### Recorded data ###

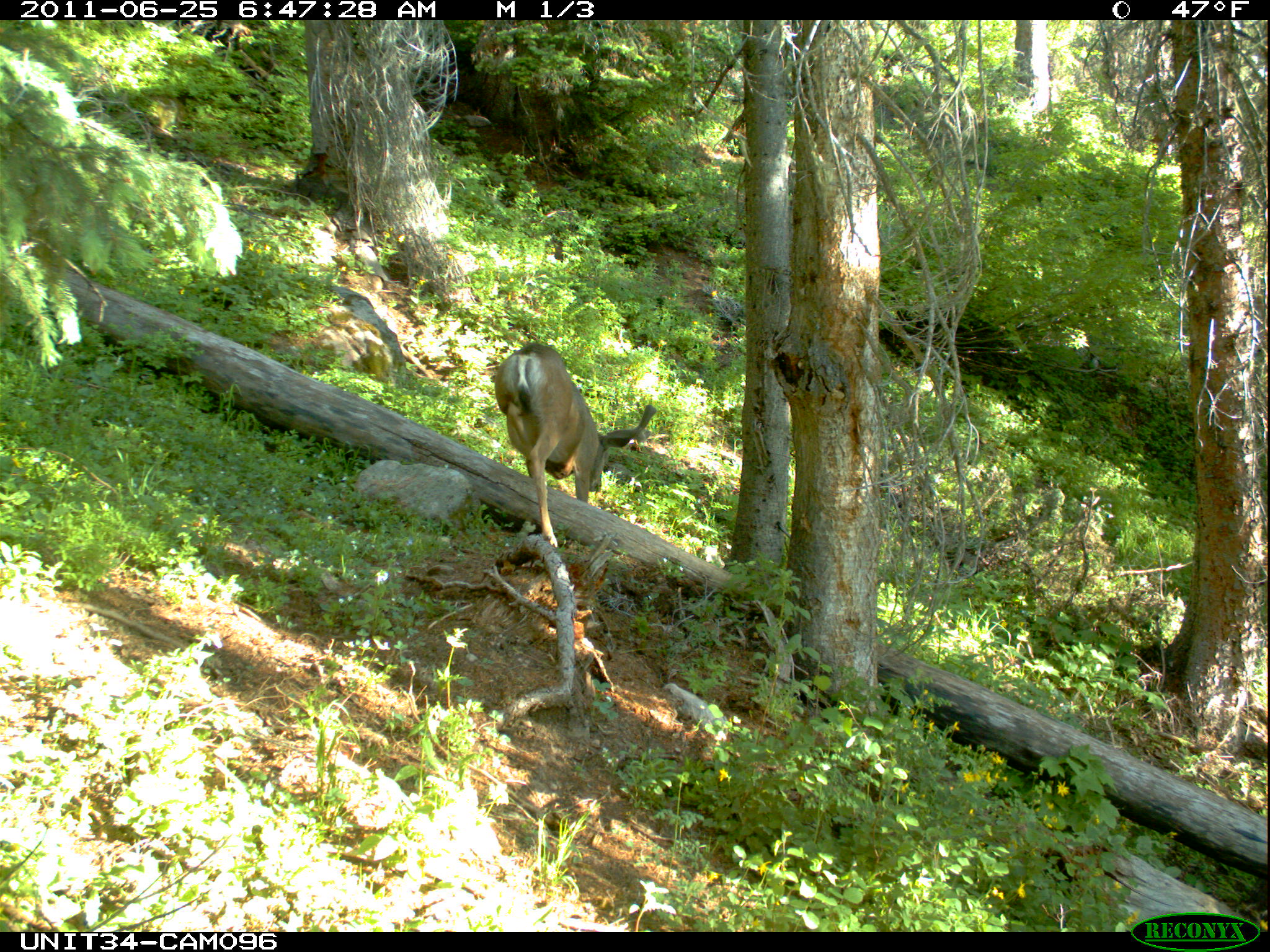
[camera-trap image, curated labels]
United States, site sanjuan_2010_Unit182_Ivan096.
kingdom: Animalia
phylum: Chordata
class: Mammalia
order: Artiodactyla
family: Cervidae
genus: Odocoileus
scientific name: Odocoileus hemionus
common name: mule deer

###

● **Goal of the exercise**: Pictures are to be left out, while the records are copied word for word.

● **Answer for this exercise**:
[camera-trap image, curated labels]
United States, site sanjuan_2010_Unit182_Ivan096.
kingdom: Animalia
phylum: Chordata
class: Mammalia
order: Artiodactyla
family: Cervidae
genus: Odocoileus
scientific name: Odocoileus hemionus
common name: mule deer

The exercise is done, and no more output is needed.